Key use cases include the following:
Pipeline observability: Measure end-to-end latency and data freshness for streaming ingest, CDC, and ETL workloads with higher accuracy than client-side timestamps.
Reliable incremental processing: Capture delayed or backfilled records that event timestamps might skip by using definitive commit times.
Definitive audit trails: Establish a chronological order of events for regulatory compliance or SCD2-style milestoning.

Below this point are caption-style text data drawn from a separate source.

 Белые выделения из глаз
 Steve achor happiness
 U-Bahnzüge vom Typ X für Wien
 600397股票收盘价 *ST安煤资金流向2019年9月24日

To set row timestamps on your tables, choose one of the following options:
Set row timestamps on a table: Using a role that has the OWNERSHIP privilege on the table, set the ROW_TIMESTAMP property to TRUE when executing the CREATE TABLE or ALTER TABLE command.
For example,
CREATE TABLE … ROW_TIMESTAMP = TRUEorALTER TABLE … SET ROW_TIMESTAMP = TRUE.Set row timestamps by default for new tables in a container: Set the ROW_TIMESTAMP_DEFAULT property to TRUE on the container.
For example,
ALTER SCHEMA … SET ROW_TIMESTAMP_DEFAULT = TRUEmeans that every new table created in the schema after setting the parameter will have row timestamps on by default.Bulk enable row timestamps on existing tables: Use the system function SELECT SYSTEM$SET_ROW_TIMESTAMP_ON_ALL_SUPPORTED_TABLES.
For example,
SELECT SYSTEM$SET_ROW_TIMESTAMP_ON_ALL_SUPPORTED_TABLES('schema', '{my_db}.my_schema').The first argument is level: one of
schema,database, oraccount.The second argument is the fully qualified name of the container.

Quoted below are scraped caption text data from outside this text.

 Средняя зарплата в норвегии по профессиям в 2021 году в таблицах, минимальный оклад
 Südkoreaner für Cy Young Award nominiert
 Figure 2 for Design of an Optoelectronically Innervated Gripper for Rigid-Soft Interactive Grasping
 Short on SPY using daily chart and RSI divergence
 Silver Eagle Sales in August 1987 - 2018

This function adds the row timestamp column to all existing eligible tables within the container and ensures newly created tables automatically have row timestamp enabled.
To successfully execute the function, you need MODIFY privileges on the container you’re invoking the function on.
After row timestamps are enabled, tables expose the METADATA$ROW_LAST_COMMIT_TIME column, which returns the timestamp when each row was last modified. This enables change tracking, incremental processing, and time-travel queries based on row modification time.
Note
In a data sharing scenario, consumers can’t select METADATA$ROW_LAST_COMMIT_TIME even if the producer table has row timestamp enabled. Producers must create a view that selects METADATA$ROW_LAST_COMMIT_TIME and then share the view if they want to share row timestamps with consumers.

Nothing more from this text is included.